Con las infancias no

Desde la 52 Asamblea General de la Organización de Estados Americanos:

 

“La Bangkok latinoamericana”. Así es como decenas de investigadores del delito de trata de personas llaman a México. Su referencia a nuestro país es todo menos un halago: no comparan nuestros destinos turísticos y cultura con la belleza de las playas de Tailandia ni a su maravillosa gastronomía, sino a un deshonroso cáncer común: la elevada prevalencia, aquí y en esa nación del Sudeste Asiático, de pornografía infantil y explotación sexual comercial contra menores de edad.

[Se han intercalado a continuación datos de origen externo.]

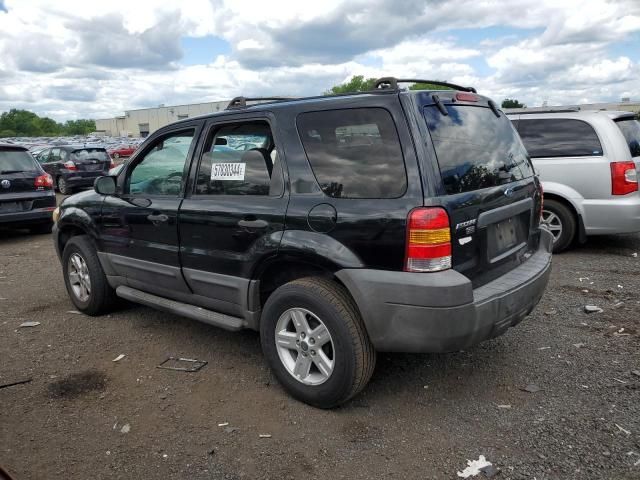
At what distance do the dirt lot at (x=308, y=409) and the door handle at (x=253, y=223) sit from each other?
1101 mm

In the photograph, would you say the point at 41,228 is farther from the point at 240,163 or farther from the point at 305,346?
the point at 305,346

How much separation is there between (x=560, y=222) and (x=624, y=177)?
883 millimetres

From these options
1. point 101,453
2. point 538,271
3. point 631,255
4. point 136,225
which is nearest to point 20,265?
point 136,225

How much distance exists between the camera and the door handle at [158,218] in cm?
411

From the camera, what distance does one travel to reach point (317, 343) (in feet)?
10.7

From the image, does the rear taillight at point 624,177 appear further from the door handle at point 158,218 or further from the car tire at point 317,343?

Sobre Tailandia, por ejemplo, hay estudios de la Organización Internacional del Trabajo que calculan que hasta el 12% de su Producto Interno Bruto estaría ligado al turismo sexual de millones de visitantes anuales; en México, la situación podría ser peor, ahora que la National Center for Missign and Exploited Children calculó que somos el país número uno en el mundo en emisión de pornografía infantil, un dato ratificado el año pasado por el propio Senado de la República.

Los números sugieren un drama que sucede en todo el país, pero que parece imposible de ver. La pandemia multiplica a las víctimas y también dificulta su rescate. Muchas personas, abrumadas por esta descomposición, se preguntan cómo llegamos a este escenario.

Yo sostengo que esta es la expresión más dramática de un acto que todos, especialmente los adultos, hemos tolerado durante mucho tiempo: el acoso infantil. Y al normalizar el acoso, el ciberacoso y las humillaciones, en espacios físicos o virtuales, deshumanizamos a las infancias hasta convertirlas en víctimas de los actos más atroces.

El caso más emblemático de los últimos años es el hijo menor del presidente Andrés Manuel López Obrador. Jesús Ernesto, hoy de 15 años, es un blanco recurrente de adultos violentos que muchas veces desde el anonimato son incapaces de expresar su desacuerdo con esta administración sin dar golpes bajos e injustos contra un adolescente que nada tiene que ver con el gobierno ni sus instituciones.

El odio contra Jesús Ernesto es cobarde, injusto y desmedido. Y, usualmente, quienes lo atacan lo hacen aludiendo a su cuerpo, lo cual me parece aún más inquietante: un hombre o mujer mayor de edad obsesionado desde las sombras con el físico de un adolescente es siempre una bomba de tiempo esperando a explotar.

Respetar a niñas y niños —especialmente su cuerpo— es un paso esencial para bajar a México de ese vergonzoso primer lugar de emisión de pornografía infantil. Pero hay que hacerlo desde el origen: desde las primeras acciones que ofenden a menores de edad y que manifiestan sus primeros pasos en el acoso escolar o cibernético.

El clamor en redes sociales de #ConMisHijosNoTeMetas  no sólo es una bandera para mantener lejos a las infancias de las disputas de los adultos, sino que también es el punto de partida para construir una sociedad que cuide a sus niños.

Un país al que nunca más se refieran como “la Bangkok latinoamericana”.